The Li1.02YxMn2−xO4 (x = 0, 0.005, 0.01, 0.02, 0.04, 0.1, respectively) were prepared by solid-state reaction method with raw materials of Li2CO3, electrolytic MnO2 and Y2O3. The influence of the Y3+ doping on the spinel LiMn2O4 were systemically investigated by means of X-ray diffraction (XRD), cyclic voltammetry (CV) and AC impedance, and so on. The results show that when x ≤ 0.02, Li1.02YxMn2−xO4 has well-developed crystallite, or there is other phase Y2O3. Cyclic voltammogram testing shows that a small amount of Y3+ doping has no influence on the Li+ intercalation–deintercalation process, but as increased the amount of Y3+ doping, the two-step process of Li+ intercalation–deintercalation transforms to one-step. Simultaneity, Y3+ doping decreases the interacting force among Li+ and Li+, and then availably avoids the energy level splitting.
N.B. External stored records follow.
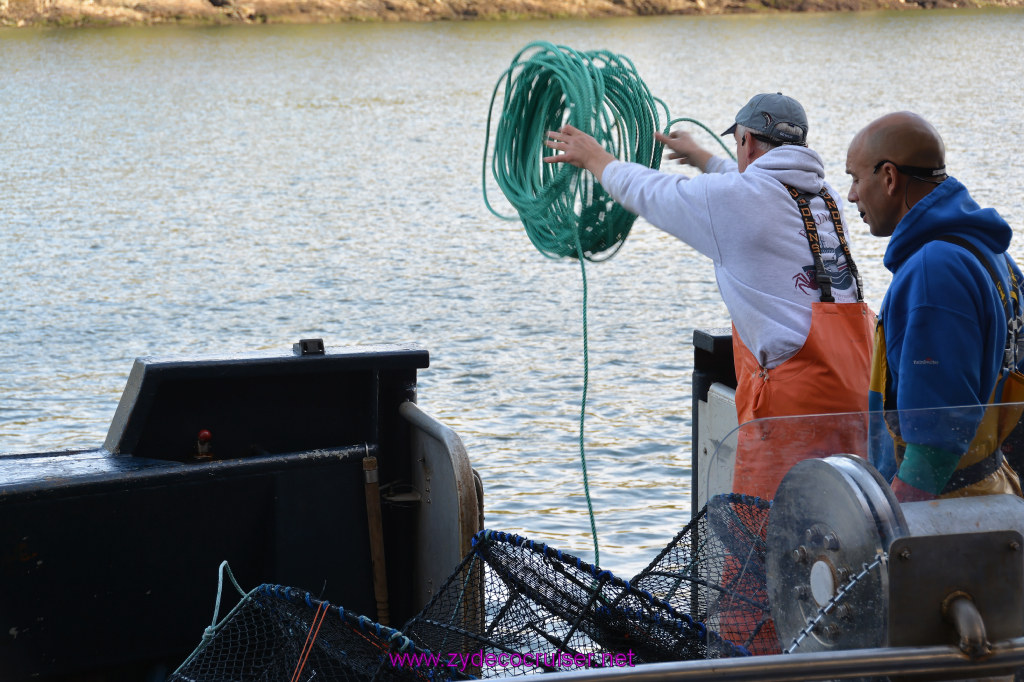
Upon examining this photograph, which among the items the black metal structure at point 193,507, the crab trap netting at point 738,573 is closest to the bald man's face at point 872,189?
the crab trap netting at point 738,573

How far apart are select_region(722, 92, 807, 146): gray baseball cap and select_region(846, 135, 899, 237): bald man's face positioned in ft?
1.74

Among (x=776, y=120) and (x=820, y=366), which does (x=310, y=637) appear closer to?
(x=820, y=366)

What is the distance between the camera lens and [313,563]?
11.2ft

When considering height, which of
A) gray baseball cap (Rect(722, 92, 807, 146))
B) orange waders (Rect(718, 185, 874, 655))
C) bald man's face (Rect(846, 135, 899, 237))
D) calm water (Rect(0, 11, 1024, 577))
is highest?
gray baseball cap (Rect(722, 92, 807, 146))

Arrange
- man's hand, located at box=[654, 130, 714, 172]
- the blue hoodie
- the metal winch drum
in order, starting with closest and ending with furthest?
the metal winch drum, the blue hoodie, man's hand, located at box=[654, 130, 714, 172]

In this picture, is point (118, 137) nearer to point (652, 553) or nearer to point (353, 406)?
point (652, 553)

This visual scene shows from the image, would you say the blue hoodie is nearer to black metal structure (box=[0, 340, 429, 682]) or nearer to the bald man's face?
the bald man's face

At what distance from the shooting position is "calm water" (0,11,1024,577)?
7.98 metres

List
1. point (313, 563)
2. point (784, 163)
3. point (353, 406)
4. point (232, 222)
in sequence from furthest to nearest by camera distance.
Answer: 1. point (232, 222)
2. point (353, 406)
3. point (313, 563)
4. point (784, 163)

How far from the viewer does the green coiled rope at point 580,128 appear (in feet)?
12.1

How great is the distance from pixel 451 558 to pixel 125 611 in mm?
870

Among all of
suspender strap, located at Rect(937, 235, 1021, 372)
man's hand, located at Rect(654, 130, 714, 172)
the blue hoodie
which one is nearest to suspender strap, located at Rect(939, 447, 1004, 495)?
the blue hoodie

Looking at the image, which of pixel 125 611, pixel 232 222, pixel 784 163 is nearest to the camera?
pixel 784 163

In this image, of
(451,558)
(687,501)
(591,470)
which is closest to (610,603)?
(451,558)
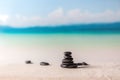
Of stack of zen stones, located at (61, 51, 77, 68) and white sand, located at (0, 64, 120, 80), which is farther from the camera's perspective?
stack of zen stones, located at (61, 51, 77, 68)

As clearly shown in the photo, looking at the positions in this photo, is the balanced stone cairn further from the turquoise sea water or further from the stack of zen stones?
the turquoise sea water

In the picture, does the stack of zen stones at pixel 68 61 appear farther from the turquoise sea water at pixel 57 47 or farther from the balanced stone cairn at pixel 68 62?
the turquoise sea water at pixel 57 47

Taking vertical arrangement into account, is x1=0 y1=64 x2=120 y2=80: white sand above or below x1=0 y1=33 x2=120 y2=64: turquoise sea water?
below

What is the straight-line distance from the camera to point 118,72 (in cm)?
259

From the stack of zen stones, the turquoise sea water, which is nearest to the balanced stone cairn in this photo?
the stack of zen stones

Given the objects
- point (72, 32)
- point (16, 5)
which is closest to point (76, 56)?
point (72, 32)

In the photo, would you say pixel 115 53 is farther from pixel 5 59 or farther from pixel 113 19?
pixel 5 59

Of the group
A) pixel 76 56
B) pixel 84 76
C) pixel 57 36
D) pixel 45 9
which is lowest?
pixel 84 76

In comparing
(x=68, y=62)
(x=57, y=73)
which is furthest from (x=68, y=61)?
(x=57, y=73)

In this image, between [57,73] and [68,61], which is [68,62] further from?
[57,73]

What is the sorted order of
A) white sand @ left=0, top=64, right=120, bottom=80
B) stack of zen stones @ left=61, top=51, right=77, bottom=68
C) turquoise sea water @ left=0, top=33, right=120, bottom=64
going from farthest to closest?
turquoise sea water @ left=0, top=33, right=120, bottom=64 < stack of zen stones @ left=61, top=51, right=77, bottom=68 < white sand @ left=0, top=64, right=120, bottom=80

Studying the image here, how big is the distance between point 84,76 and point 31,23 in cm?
90

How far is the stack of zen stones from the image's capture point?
8.97ft

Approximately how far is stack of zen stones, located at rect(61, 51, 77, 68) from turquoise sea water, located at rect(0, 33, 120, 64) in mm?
119
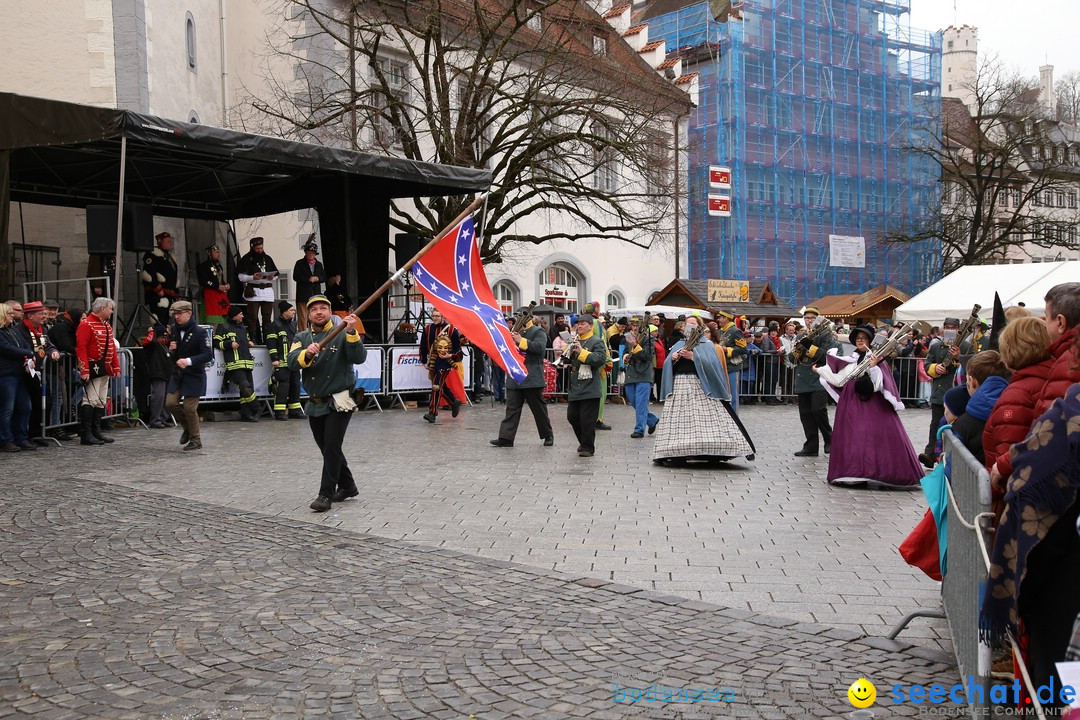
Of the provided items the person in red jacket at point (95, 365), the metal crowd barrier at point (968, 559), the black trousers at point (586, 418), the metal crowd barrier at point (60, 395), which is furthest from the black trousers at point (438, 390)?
the metal crowd barrier at point (968, 559)

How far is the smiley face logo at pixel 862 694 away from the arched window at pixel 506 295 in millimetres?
28130

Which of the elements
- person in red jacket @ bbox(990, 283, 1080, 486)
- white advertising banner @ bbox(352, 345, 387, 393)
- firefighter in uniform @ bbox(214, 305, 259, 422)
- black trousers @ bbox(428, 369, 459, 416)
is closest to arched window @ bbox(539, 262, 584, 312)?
white advertising banner @ bbox(352, 345, 387, 393)

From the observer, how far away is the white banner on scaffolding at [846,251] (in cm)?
4662

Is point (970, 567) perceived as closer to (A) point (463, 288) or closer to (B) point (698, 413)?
(A) point (463, 288)

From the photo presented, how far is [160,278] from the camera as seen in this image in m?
18.4

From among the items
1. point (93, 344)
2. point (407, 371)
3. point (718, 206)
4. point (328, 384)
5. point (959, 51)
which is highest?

The initial discharge capacity of Li1.02Y0.01Mn1.99O4 is 124.6 mAh g−1. Its capacity and maintaining ratio after 100 cycles are 112.1 mAh g−1 and 90.0%, respectively. It explains that Y3+ doping effectively restricts the Jahn–Teller effect and stabilizes the crystal structure. In addition, the conductivity of the samples is clearly improved due to Y3+ doping.